October 6, 2022

First with the Alderney News

Historian unearths WWII report in Moscow

12 min read

Wartime Secrets Revealed

A long- buried contemporary report by a British officer reveals new evidence regarding the deaths of slaves on Alderney during World War II.

In what is said to be a major piece of sleuthing, historian and researcher Marcus Roberts has unearthed a copy of the long-buried “Pantcheff Report”.

Officials in London decided that the report must remain locked up until 2045. Roberts obtained a version of the report from the State Archive of th e Russian Federation (GARF) in Moscow. It was compiled immediately after the liberation of Alderney by young intelligence officer, Capt T.X.F. (“Bunny”) Pantcheff. Pantcheff came to live on Alderney, and became a local author, publishing a definitive book about Alderney’s wartime history, writing about about Willi Herold (the so-called  ‘Hangman of Ems‘) as well as translating Russian fairy tales into English.

In the following article, first seeing the light of day by being published by the Alderney Press in its print edition on 7th May 2021, historian Marcus Roberts states, among other revelations, that the Pantcheff Report contains new evidence of mass graves,as well advancing possible reasons why the British Government quietly backed away from their public pledge to bring to justice those who committed war crimes in the Island.

● WHAT THE TASK REQUIRES:
Quote everything from "Wartime Secrets Revealed" down to "World War II." in the article above about the Pantcheff Report. The lines that come next have no part in this.

● INPUT DATA:

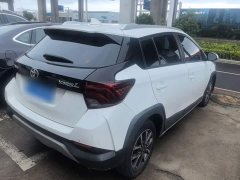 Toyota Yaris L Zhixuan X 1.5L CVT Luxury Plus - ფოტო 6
* * *
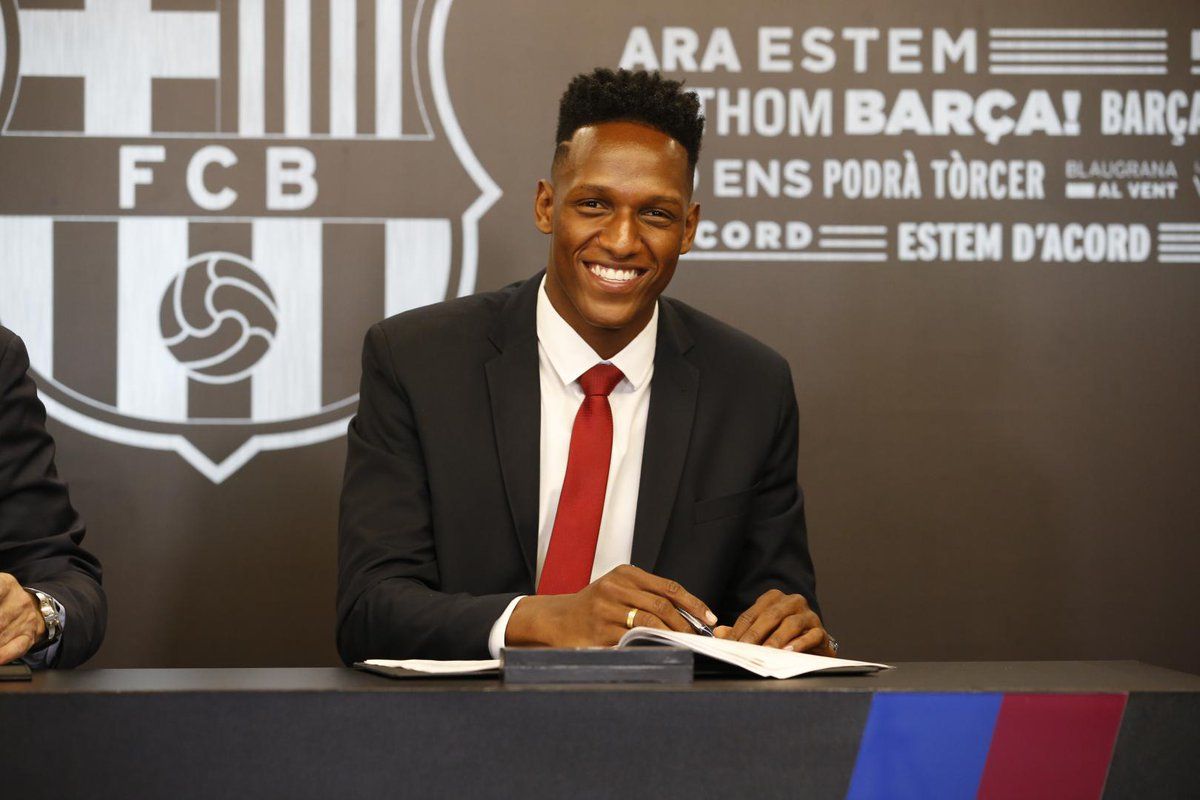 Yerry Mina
==
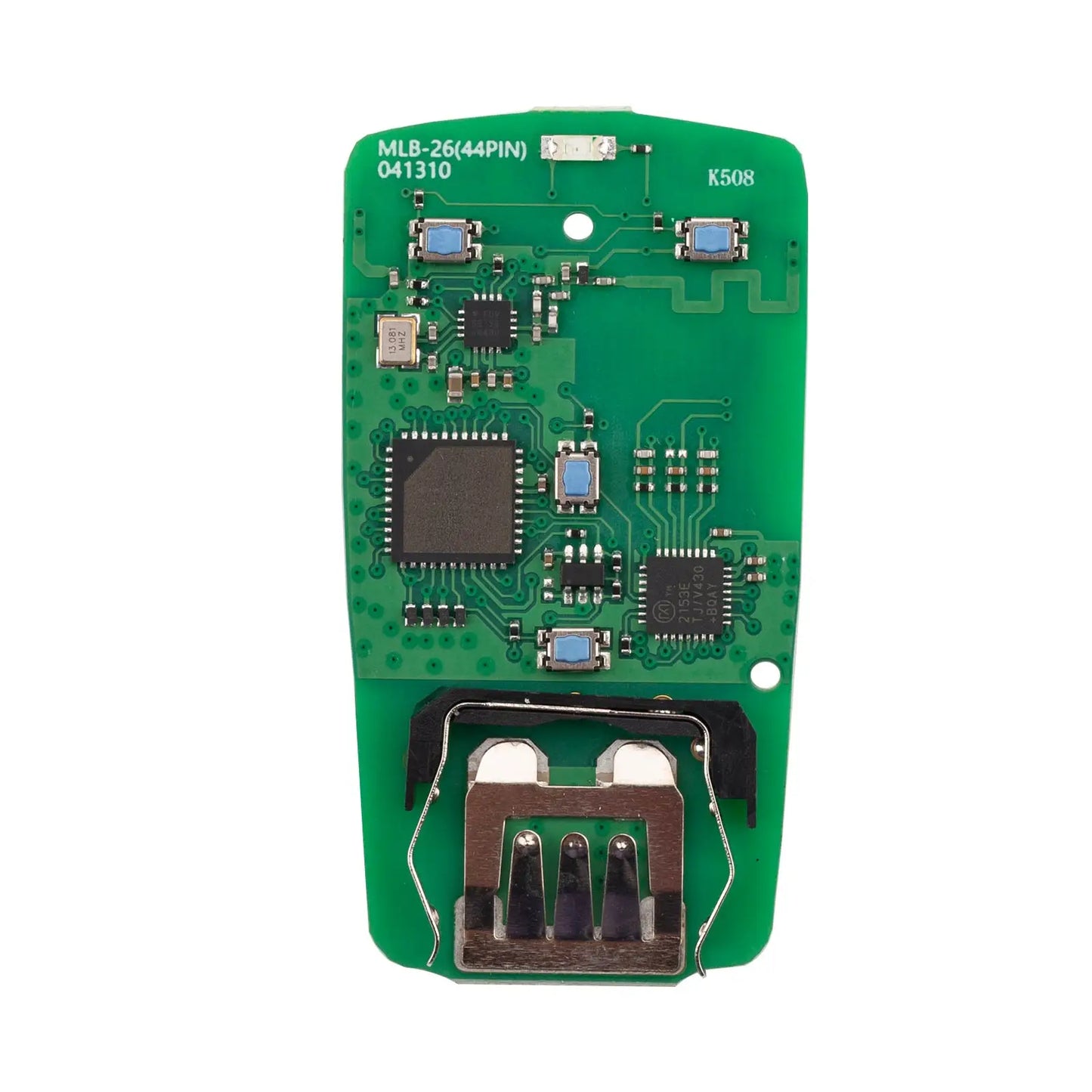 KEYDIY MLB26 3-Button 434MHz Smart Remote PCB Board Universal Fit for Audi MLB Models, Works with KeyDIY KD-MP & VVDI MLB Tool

● EXPECTED ANSWER:
Wartime Secrets Revealed

A long- buried contemporary report by a British officer reveals new evidence regarding the deaths of slaves on Alderney during World War II.